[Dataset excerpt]
+===+

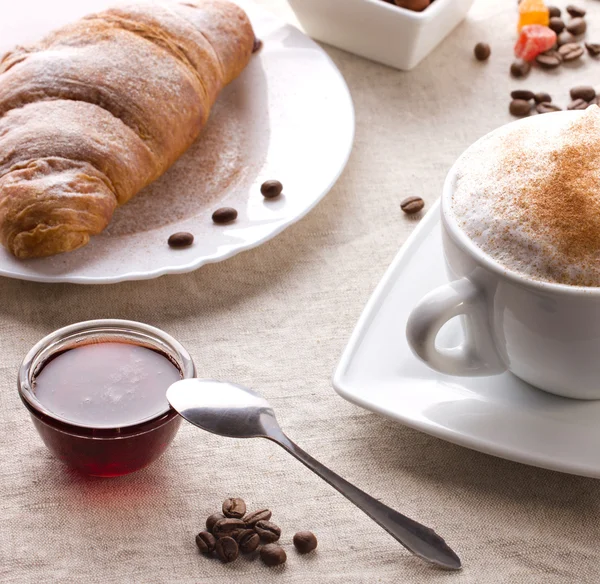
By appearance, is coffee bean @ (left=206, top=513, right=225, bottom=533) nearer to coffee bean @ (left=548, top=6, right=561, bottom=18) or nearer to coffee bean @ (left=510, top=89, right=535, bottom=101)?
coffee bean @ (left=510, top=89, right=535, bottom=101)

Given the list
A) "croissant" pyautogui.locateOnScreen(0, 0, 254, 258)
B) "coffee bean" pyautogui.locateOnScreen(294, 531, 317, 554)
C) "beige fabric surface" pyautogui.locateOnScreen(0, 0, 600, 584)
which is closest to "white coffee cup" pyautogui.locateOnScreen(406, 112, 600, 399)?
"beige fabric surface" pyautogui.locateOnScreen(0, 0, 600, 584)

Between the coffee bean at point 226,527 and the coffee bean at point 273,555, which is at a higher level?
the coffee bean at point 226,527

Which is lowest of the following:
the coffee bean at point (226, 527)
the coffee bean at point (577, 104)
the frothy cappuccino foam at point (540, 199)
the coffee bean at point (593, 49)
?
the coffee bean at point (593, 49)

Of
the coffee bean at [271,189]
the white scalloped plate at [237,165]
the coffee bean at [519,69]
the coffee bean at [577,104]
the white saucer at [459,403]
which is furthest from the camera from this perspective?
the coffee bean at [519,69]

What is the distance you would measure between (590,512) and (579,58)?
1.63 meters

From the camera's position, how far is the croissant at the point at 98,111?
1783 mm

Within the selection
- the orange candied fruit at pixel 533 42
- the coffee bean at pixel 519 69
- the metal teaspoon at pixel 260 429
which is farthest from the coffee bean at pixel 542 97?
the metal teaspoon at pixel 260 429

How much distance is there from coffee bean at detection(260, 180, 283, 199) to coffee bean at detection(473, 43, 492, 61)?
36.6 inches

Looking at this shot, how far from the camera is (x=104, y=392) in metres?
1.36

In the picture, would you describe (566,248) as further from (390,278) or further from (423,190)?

+===+

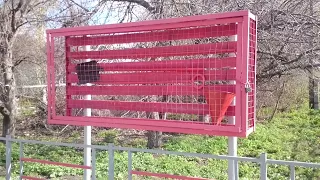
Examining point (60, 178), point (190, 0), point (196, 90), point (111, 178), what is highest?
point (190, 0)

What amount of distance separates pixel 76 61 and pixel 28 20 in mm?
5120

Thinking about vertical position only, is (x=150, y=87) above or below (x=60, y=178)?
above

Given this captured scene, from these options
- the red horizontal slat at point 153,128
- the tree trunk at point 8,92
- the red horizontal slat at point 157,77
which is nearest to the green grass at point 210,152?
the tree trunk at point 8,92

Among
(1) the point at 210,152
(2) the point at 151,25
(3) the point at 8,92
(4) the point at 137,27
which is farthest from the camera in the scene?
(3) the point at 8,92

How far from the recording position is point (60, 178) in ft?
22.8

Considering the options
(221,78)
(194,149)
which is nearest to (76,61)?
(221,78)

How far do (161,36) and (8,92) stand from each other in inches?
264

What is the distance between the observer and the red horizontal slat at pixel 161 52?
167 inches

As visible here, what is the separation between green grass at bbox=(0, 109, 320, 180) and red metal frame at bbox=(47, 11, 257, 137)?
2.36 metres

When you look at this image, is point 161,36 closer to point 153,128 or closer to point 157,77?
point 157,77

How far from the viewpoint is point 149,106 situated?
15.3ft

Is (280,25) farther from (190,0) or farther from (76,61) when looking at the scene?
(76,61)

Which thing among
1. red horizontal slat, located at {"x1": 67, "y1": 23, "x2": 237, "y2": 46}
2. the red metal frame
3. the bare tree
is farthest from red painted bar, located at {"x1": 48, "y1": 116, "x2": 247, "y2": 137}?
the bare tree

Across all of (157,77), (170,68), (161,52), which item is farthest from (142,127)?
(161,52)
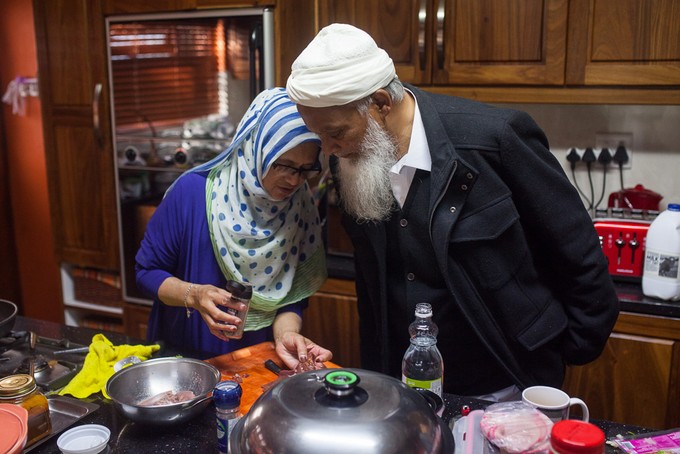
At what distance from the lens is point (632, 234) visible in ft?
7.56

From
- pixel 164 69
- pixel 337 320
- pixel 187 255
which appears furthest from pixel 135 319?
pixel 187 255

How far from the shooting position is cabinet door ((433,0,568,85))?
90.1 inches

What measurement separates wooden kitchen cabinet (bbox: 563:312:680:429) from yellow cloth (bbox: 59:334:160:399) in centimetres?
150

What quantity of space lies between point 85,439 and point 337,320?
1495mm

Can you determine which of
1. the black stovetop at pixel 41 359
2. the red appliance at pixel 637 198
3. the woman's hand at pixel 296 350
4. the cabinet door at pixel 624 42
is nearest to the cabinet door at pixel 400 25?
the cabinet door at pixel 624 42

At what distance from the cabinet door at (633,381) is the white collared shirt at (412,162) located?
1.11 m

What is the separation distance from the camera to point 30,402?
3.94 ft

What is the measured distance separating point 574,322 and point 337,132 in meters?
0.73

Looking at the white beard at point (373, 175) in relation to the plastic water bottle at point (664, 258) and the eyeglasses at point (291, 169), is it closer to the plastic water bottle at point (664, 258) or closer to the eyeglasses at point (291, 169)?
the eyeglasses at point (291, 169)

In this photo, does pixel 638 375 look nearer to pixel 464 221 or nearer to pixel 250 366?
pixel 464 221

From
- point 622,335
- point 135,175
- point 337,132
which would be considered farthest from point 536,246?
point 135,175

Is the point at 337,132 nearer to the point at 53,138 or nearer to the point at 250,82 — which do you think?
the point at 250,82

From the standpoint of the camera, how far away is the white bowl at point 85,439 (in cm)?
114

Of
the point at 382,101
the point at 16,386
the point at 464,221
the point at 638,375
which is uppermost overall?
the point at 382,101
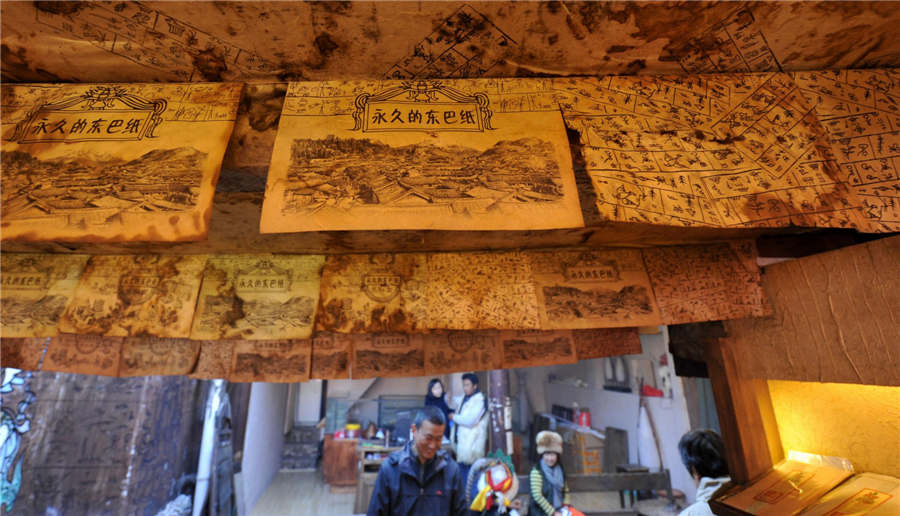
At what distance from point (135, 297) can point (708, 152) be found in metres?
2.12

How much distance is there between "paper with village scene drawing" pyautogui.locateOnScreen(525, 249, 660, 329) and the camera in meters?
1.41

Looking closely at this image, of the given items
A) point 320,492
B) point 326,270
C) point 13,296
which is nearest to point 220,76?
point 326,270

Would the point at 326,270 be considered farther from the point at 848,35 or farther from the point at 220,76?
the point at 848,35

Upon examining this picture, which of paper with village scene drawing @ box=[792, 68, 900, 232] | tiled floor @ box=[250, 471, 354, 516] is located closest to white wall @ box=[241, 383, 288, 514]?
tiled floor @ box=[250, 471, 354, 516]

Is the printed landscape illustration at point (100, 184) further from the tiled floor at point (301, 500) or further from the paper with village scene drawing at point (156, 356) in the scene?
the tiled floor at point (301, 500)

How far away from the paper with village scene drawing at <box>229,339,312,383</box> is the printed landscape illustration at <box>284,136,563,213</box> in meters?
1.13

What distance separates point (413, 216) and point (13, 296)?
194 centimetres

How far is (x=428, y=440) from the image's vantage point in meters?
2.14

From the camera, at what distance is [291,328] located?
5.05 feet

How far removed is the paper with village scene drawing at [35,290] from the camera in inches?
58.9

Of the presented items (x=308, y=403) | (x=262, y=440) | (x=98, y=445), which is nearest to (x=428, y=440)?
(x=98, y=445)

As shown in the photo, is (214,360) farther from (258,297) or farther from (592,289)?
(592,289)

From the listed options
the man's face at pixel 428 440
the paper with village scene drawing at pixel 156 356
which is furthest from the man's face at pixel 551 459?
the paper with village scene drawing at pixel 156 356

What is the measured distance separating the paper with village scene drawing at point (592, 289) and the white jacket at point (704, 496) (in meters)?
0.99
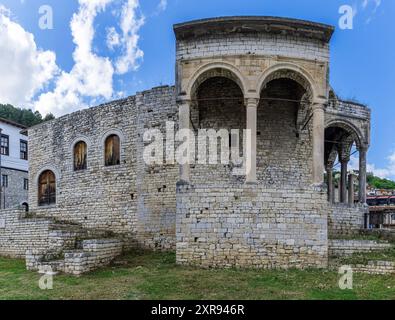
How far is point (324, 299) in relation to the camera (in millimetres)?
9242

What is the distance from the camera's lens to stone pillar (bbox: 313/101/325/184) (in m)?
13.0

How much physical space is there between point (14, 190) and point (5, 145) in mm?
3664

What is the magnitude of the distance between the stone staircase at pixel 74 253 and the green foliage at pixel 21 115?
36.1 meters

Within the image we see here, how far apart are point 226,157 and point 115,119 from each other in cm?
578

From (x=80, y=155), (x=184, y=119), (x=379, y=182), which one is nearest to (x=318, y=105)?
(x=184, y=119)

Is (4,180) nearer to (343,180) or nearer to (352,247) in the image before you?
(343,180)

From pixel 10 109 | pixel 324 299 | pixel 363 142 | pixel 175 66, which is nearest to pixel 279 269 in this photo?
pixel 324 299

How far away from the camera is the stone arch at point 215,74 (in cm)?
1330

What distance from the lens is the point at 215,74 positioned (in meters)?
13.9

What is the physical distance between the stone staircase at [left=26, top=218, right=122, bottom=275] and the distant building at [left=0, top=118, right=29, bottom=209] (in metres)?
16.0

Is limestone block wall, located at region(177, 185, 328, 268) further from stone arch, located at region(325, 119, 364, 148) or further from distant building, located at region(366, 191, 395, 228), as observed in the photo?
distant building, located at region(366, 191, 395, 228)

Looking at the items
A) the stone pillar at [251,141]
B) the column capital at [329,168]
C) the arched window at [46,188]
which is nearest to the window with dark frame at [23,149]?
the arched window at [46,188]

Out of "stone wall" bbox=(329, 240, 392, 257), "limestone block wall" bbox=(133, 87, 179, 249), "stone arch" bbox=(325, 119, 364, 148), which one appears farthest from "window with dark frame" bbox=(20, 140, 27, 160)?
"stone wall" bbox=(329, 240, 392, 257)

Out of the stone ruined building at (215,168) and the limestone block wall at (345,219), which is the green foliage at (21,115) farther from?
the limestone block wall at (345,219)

+===+

Task instructions: How many lines in the items contain the string "centimetres", with case counting? Reply with the number alone.

Exercise answer: 2